##### RECORDS TO PROCESS

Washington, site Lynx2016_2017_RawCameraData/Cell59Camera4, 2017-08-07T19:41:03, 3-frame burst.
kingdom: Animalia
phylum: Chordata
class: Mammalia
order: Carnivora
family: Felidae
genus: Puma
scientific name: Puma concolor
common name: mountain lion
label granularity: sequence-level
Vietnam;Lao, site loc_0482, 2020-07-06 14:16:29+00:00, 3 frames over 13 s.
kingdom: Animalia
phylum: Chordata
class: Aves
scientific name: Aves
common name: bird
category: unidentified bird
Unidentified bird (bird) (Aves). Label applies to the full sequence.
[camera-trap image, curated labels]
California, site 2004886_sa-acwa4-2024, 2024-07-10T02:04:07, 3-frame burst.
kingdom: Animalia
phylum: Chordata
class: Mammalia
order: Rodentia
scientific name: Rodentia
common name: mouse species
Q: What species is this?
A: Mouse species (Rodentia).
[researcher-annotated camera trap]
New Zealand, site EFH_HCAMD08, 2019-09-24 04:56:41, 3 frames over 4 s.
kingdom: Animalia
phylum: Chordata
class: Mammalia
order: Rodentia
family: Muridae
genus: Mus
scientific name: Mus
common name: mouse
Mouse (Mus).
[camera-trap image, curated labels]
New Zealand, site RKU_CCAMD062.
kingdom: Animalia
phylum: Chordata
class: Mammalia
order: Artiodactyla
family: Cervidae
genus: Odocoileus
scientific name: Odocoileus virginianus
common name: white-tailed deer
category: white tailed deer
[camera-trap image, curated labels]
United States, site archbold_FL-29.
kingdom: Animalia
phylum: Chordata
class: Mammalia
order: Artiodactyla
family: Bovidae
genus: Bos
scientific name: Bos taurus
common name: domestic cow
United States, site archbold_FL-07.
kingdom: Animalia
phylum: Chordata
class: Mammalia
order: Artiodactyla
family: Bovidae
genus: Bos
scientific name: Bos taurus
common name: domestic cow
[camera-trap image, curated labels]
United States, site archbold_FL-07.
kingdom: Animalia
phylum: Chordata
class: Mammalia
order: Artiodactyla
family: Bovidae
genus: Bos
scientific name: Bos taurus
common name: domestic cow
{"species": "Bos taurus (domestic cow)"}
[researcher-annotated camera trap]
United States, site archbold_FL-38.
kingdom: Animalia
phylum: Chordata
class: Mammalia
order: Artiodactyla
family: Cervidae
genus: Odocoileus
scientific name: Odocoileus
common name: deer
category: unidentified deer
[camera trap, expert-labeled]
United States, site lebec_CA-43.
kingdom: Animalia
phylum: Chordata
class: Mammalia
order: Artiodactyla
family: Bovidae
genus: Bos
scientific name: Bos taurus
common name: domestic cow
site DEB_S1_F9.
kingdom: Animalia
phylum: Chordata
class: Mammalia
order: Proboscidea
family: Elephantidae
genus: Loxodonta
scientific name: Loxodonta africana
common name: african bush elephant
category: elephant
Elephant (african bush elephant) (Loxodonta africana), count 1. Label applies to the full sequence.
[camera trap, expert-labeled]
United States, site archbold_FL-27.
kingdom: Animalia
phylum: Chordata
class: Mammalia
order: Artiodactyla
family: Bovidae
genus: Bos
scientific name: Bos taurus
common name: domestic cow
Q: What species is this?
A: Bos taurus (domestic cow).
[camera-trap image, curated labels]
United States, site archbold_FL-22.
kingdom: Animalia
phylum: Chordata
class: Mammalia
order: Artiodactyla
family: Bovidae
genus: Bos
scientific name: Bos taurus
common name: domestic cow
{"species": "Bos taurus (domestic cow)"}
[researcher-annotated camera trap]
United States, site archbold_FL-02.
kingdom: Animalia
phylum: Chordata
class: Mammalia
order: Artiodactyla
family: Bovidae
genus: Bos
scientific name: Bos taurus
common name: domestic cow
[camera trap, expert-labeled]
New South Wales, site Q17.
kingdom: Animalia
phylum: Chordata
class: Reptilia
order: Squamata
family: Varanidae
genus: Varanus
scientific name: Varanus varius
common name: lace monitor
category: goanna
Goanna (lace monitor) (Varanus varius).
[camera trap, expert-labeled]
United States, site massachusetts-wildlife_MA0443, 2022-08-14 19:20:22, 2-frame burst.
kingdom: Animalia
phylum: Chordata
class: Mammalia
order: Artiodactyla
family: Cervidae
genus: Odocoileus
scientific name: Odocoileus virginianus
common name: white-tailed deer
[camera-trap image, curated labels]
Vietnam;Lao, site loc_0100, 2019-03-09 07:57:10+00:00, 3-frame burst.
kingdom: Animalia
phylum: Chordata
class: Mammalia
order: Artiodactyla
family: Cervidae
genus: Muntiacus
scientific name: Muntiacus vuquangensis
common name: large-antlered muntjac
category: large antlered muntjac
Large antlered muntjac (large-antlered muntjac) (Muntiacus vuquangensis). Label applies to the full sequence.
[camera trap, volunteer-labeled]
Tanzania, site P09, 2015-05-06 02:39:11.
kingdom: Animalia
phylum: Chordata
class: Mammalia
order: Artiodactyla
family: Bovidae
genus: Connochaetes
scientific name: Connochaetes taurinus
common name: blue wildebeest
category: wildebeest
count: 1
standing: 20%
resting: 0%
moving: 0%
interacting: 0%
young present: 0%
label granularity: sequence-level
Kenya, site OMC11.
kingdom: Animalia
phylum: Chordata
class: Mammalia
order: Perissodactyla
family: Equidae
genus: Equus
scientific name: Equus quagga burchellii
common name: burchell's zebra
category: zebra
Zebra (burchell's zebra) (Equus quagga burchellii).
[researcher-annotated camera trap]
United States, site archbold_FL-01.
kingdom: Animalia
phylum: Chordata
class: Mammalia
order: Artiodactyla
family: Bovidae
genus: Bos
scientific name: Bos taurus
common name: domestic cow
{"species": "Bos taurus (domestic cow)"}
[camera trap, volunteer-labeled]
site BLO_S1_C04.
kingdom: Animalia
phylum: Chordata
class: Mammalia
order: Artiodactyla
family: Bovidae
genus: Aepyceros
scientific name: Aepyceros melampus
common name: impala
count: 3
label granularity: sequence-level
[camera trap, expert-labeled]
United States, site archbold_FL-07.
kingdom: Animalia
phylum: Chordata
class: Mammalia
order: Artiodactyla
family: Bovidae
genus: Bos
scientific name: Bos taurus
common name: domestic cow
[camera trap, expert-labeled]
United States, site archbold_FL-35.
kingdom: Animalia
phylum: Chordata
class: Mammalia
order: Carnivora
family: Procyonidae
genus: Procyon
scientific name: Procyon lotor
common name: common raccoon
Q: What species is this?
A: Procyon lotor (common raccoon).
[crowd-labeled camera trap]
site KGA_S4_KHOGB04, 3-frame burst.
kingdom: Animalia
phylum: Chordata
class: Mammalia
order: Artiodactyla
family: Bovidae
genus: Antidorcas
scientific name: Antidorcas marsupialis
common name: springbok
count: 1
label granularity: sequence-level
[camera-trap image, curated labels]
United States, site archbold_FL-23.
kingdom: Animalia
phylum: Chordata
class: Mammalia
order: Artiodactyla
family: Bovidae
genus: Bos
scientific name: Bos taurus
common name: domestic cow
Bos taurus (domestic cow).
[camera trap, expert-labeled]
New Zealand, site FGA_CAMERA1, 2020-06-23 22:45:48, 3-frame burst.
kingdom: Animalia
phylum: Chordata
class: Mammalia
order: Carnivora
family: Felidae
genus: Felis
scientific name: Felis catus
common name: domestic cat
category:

##########

EXERCISE PROMPT: Transcribe every entry, keeping each line exactly as it reads.

TASK SOLUTION:
Washington, site Lynx2016_2017_RawCameraData/Cell59Camera4, 2017-08-07T19:41:03, 3-frame burst.
kingdom: Animalia
phylum: Chordata
class: Mammalia
order: Carnivora
family: Felidae
genus: Puma
scientific name: Puma concolor
common name: mountain lion
label granularity: sequence-level
Vietnam;Lao, site loc_0482, 2020-07-06 14:16:29+00:00, 3 frames over 13 s.
kingdom: Animalia
phylum: Chordata
class: Aves
scientific name: Aves
common name: bird
category: unidentified bird
Unidentified bird (bird) (Aves). Label applies to the full sequence.
[camera-trap image, curated labels]
California, site 2004886_sa-acwa4-2024, 2024-07-10T02:04:07, 3-frame burst.
kingdom: Animalia
phylum: Chordata
class: Mammalia
order: Rodentia
scientific name: Rodentia
common name: mouse species
Q: What species is this?
A: Mouse species (Rodentia).
[researcher-annotated camera trap]
New Zealand, site EFH_HCAMD08, 2019-09-24 04:56:41, 3 frames over 4 s.
kingdom: Animalia
phylum: Chordata
class: Mammalia
order: Rodentia
family: Muridae
genus: Mus
scientific name: Mus
common name: mouse
Mouse (Mus).
[camera-trap image, curated labels]
New Zealand, site RKU_CCAMD062.
kingdom: Animalia
phylum: Chordata
class: Mammalia
order: Artiodactyla
family: Cervidae
genus: Odocoileus
scientific name: Odocoileus virginianus
common name: white-tailed deer
category: white tailed deer
[camera-trap image, curated labels]
United States, site archbold_FL-29.
kingdom: Animalia
phylum: Chordata
class: Mammalia
order: Artiodactyla
family: Bovidae
genus: Bos
scientific name: Bos taurus
common name: domestic cow
United States, site archbold_FL-07.
kingdom: Animalia
phylum: Chordata
class: Mammalia
order: Artiodactyla
family: Bovidae
genus: Bos
scientific name: Bos taurus
common name: domestic cow
[camera-trap image, curated labels]
United States, site archbold_FL-07.
kingdom: Animalia
phylum: Chordata
class: Mammalia
order: Artiodactyla
family: Bovidae
genus: Bos
scientific name: Bos taurus
common name: domestic cow
{"species": "Bos taurus (domestic cow)"}
[researcher-annotated camera trap]
United States, site archbold_FL-38.
kingdom: Animalia
phylum: Chordata
class: Mammalia
order: Artiodactyla
family: Cervidae
genus: Odocoileus
scientific name: Odocoileus
common name: deer
category: unidentified deer
[camera trap, expert-labeled]
United States, site lebec_CA-43.
kingdom: Animalia
phylum: Chordata
class: Mammalia
order: Artiodactyla
family: Bovidae
genus: Bos
scientific name: Bos taurus
common name: domestic cow
site DEB_S1_F9.
kingdom: Animalia
phylum: Chordata
class: Mammalia
order: Proboscidea
family: Elephantidae
genus: Loxodonta
scientific name: Loxodonta africana
common name: african bush elephant
category: elephant
Elephant (african bush elephant) (Loxodonta africana), count 1. Label applies to the full sequence.
[camera trap, expert-labeled]
United States, site archbold_FL-27.
kingdom: Animalia
phylum: Chordata
class: Mammalia
order: Artiodactyla
family: Bovidae
genus: Bos
scientific name: Bos taurus
common name: domestic cow
Q: What species is this?
A: Bos taurus (domestic cow).
[camera-trap image, curated labels]
United States, site archbold_FL-22.
kingdom: Animalia
phylum: Chordata
class: Mammalia
order: Artiodactyla
family: Bovidae
genus: Bos
scientific name: Bos taurus
common name: domestic cow
{"species": "Bos taurus (domestic cow)"}
[researcher-annotated camera trap]
United States, site archbold_FL-02.
kingdom: Animalia
phylum: Chordata
class: Mammalia
order: Artiodactyla
family: Bovidae
genus: Bos
scientific name: Bos taurus
common name: domestic cow
[camera trap, expert-labeled]
New South Wales, site Q17.
kingdom: Animalia
phylum: Chordata
class: Reptilia
order: Squamata
family: Varanidae
genus: Varanus
scientific name: Varanus varius
common name: lace monitor
category: goanna
Goanna (lace monitor) (Varanus varius).
[camera trap, expert-labeled]
United States, site massachusetts-wildlife_MA0443, 2022-08-14 19:20:22, 2-frame burst.
kingdom: Animalia
phylum: Chordata
class: Mammalia
order: Artiodactyla
family: Cervidae
genus: Odocoileus
scientific name: Odocoileus virginianus
common name: white-tailed deer
[camera-trap image, curated labels]
Vietnam;Lao, site loc_0100, 2019-03-09 07:57:10+00:00, 3-frame burst.
kingdom: Animalia
phylum: Chordata
class: Mammalia
order: Artiodactyla
family: Cervidae
genus: Muntiacus
scientific name: Muntiacus vuquangensis
common name: large-antlered muntjac
category: large antlered muntjac
Large antlered muntjac (large-antlered muntjac) (Muntiacus vuquangensis). Label applies to the full sequence.
[camera trap, volunteer-labeled]
Tanzania, site P09, 2015-05-06 02:39:11.
kingdom: Animalia
phylum: Chordata
class: Mammalia
order: Artiodactyla
family: Bovidae
genus: Connochaetes
scientific name: Connochaetes taurinus
common name: blue wildebeest
category: wildebeest
count: 1
standing: 20%
resting: 0%
moving: 0%
interacting: 0%
young present: 0%
label granularity: sequence-level
Kenya, site OMC11.
kingdom: Animalia
phylum: Chordata
class: Mammalia
order: Perissodactyla
family: Equidae
genus: Equus
scientific name: Equus quagga burchellii
common name: burchell's zebra
category: zebra
Zebra (burchell's zebra) (Equus quagga burchellii).
[researcher-annotated camera trap]
United States, site archbold_FL-01.
kingdom: Animalia
phylum: Chordata
class: Mammalia
order: Artiodactyla
family: Bovidae
genus: Bos
scientific name: Bos taurus
common name: domestic cow
{"species": "Bos taurus (domestic cow)"}
[camera trap, volunteer-labeled]
site BLO_S1_C04.
kingdom: Animalia
phylum: Chordata
class: Mammalia
order: Artiodactyla
family: Bovidae
genus: Aepyceros
scientific name: Aepyceros melampus
common name: impala
count: 3
label granularity: sequence-level
[camera trap, expert-labeled]
United States, site archbold_FL-07.
kingdom: Animalia
phylum: Chordata
class: Mammalia
order: Artiodactyla
family: Bovidae
genus: Bos
scientific name: Bos taurus
common name: domestic cow
[camera trap, expert-labeled]
United States, site archbold_FL-35.
kingdom: Animalia
phylum: Chordata
class: Mammalia
order: Carnivora
family: Procyonidae
genus: Procyon
scientific name: Procyon lotor
common name: common raccoon
Q: What species is this?
A: Procyon lotor (common raccoon).
[crowd-labeled camera trap]
site KGA_S4_KHOGB04, 3-frame burst.
kingdom: Animalia
phylum: Chordata
class: Mammalia
order: Artiodactyla
family: Bovidae
genus: Antidorcas
scientific name: Antidorcas marsupialis
common name: springbok
count: 1
label granularity: sequence-level
[camera-trap image, curated labels]
United States, site archbold_FL-23.
kingdom: Animalia
phylum: Chordata
class: Mammalia
order: Artiodactyla
family: Bovidae
genus: Bos
scientific name: Bos taurus
common name: domestic cow
Bos taurus (domestic cow).
[camera trap, expert-labeled]
New Zealand, site FGA_CAMERA1, 2020-06-23 22:45:48, 3-frame burst.
kingdom: Animalia
phylum: Chordata
class: Mammalia
order: Carnivora
family: Felidae
genus: Felis
scientific name: Felis catus
common name: domestic cat
category:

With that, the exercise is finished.